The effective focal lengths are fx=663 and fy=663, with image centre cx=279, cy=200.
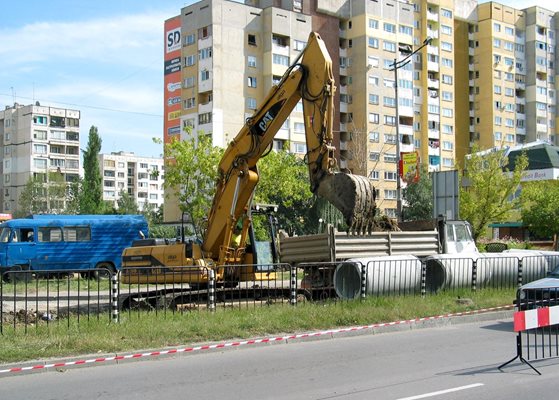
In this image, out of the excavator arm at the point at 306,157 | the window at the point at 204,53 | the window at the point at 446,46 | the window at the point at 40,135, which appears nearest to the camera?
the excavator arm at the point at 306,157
---
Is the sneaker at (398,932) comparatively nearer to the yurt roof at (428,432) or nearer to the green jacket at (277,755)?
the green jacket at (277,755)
---
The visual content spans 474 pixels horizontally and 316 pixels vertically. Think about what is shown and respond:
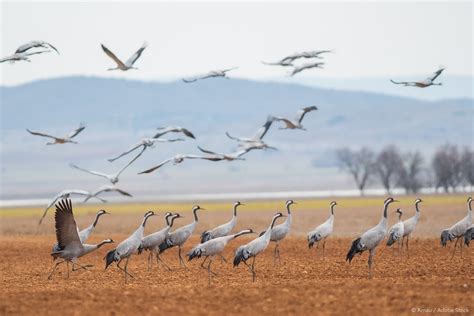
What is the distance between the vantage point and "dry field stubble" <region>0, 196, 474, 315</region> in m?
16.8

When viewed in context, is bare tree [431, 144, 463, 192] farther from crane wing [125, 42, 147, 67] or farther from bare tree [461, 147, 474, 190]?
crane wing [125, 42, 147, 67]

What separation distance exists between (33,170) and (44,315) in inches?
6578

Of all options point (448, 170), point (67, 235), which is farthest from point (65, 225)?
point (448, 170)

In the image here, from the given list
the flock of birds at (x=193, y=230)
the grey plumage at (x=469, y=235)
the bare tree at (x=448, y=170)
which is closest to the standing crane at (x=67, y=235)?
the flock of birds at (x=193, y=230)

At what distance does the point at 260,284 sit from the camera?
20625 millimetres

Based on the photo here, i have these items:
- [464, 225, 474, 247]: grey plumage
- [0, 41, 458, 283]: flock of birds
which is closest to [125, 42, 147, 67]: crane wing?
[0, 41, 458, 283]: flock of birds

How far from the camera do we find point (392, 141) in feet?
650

Task description:
Pick out each line in the listing above that contains the word "image", and copy those lines in full.

Reply to the task:
The effective focal lengths are fx=663 and fy=663, with image centre cx=279, cy=200.
In this image, out of the excavator arm at the point at 306,157 | the window at the point at 204,53 | the window at the point at 446,46 | the window at the point at 40,135, which appears nearest to the camera?
In the image here, from the given list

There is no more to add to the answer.